We did it, we bought the house, no mortgage, no estate agents, no bother. Well, almost no bother....(see the post entitled 'Mai dai!' for further information of just how much 'bother' Thai beaurocracy can put in your way!)

Anyway, (see I told you!) after the money changed hands there was work to do! The land at the back of the house had been planted with banana trees. It was previously occupied by an old Thai lady. Old Thai ladies, often quite rightly, see it as important to be able to grow food.

Seeing as we intend to build another small house for Bow's sister and two children to live in as they currently occupy what can only be described as a small shack made from odd bits of wood and corrugated metal on land belonging to, how shall we describe him?

Here we touch on the Thai extended family and what, if you've spent any time amongst Thai people at all will be reasonably familiar with. He's my girlfriend's sister's husband's father. We'll call him 'Dad' everyone else does! It can be confusing for some 'farang' to hear "sister from me but not for really" "yes, mum but not mum" "dad from my friend but same same dad from me" I find it best to do what they do. Everyone old enough to be your dad is 'Por' (followed by his name, sometimes) female equivalent is 'Mae' or mum. Everyone old enough to be your older brother or sister or maybe younger but you're not sure or they might be more important than you, is 'Pi' (that's pretty much everyone, I know!) after that, it gets complicated!

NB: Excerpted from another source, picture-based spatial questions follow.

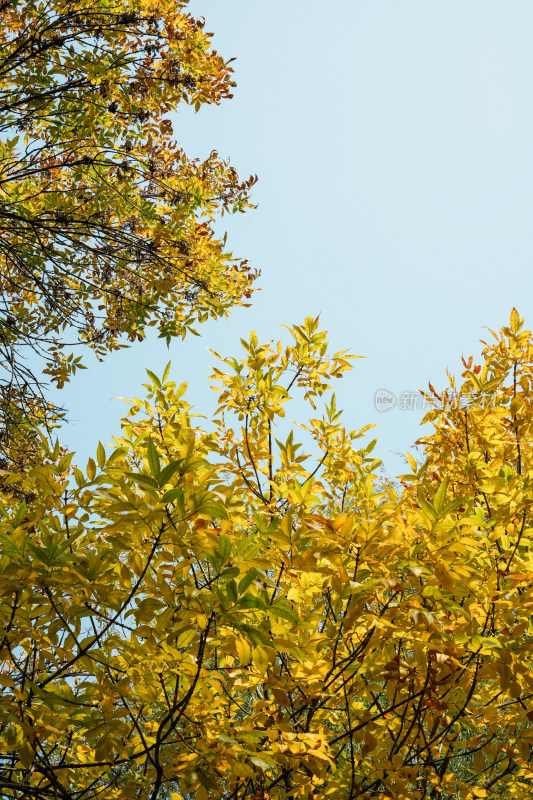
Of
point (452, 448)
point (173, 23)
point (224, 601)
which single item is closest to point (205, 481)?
point (224, 601)

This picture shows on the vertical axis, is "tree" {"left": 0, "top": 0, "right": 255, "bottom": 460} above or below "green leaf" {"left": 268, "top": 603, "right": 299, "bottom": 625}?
above

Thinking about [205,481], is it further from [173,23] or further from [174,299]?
[173,23]

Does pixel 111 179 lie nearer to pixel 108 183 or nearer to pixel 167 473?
pixel 108 183

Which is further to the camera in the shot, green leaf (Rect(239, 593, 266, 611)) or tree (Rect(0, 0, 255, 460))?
tree (Rect(0, 0, 255, 460))

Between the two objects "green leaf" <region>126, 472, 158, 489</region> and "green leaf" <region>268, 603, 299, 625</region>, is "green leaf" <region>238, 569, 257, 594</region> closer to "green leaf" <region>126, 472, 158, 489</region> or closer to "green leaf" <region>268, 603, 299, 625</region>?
"green leaf" <region>268, 603, 299, 625</region>

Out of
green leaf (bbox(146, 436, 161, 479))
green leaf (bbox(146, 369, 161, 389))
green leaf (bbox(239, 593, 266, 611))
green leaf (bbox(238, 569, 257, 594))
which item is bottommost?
green leaf (bbox(239, 593, 266, 611))

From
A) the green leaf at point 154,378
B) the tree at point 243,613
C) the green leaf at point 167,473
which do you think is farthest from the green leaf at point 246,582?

So, trucks of earth needed to be brought, turns out the land isn't high enough, bit of a dip, not the best idea given the proximity of one of the largest rivers in the world (about 100 metres!) So, negotiations are required with the owners of the land to the rear of the property as we have to cut down some trees on their land to gain access. Splendid idea, I think to myself! Ready and waiting for "you hab husban falang, he hab too mut money chai mai?"

Dad to the rescue! he nips round there, tells them they're getting 3,000 baht and that's the end of it! "ow sam pan baht la gan!"
I like Dad.

The hole is duly made, the neighbours get their 3,000 baht and the trucks and tractor arrive. 500 baht per truck load of earth, not bad.

It all gets levelled out, here's Pi Suk (Bow's sister's husband) and his son Gop getting their hands dirty. I should add at this point, some families of Thai girlfriends/wives seem to, how shall we say this politely? Have their hands out?

I have never been asked for any money for the hours and hours of hard work Pi Suk and his friends have done on my behalf.

They do all this work in between bringing their crop of tobacco in from the fields. It's a family thing, it's a good thing!

A bit of earth is needed at the front as well, all levelled off and looking nice I think!

Now for the wall.
This wall (no, it's not finished yet, there's more rebar there for the supports and it will be rendered and painted white) goes round to the right hand side as we're looking at it now, down the side of the property to stop the dogs getting into next door, they sell food and drink there, they don't want our pesky dogs running about all over the place.

Pesky, maybe, but cute none the less!

Ok, that's it for this post, a bit long and rambling but there it is!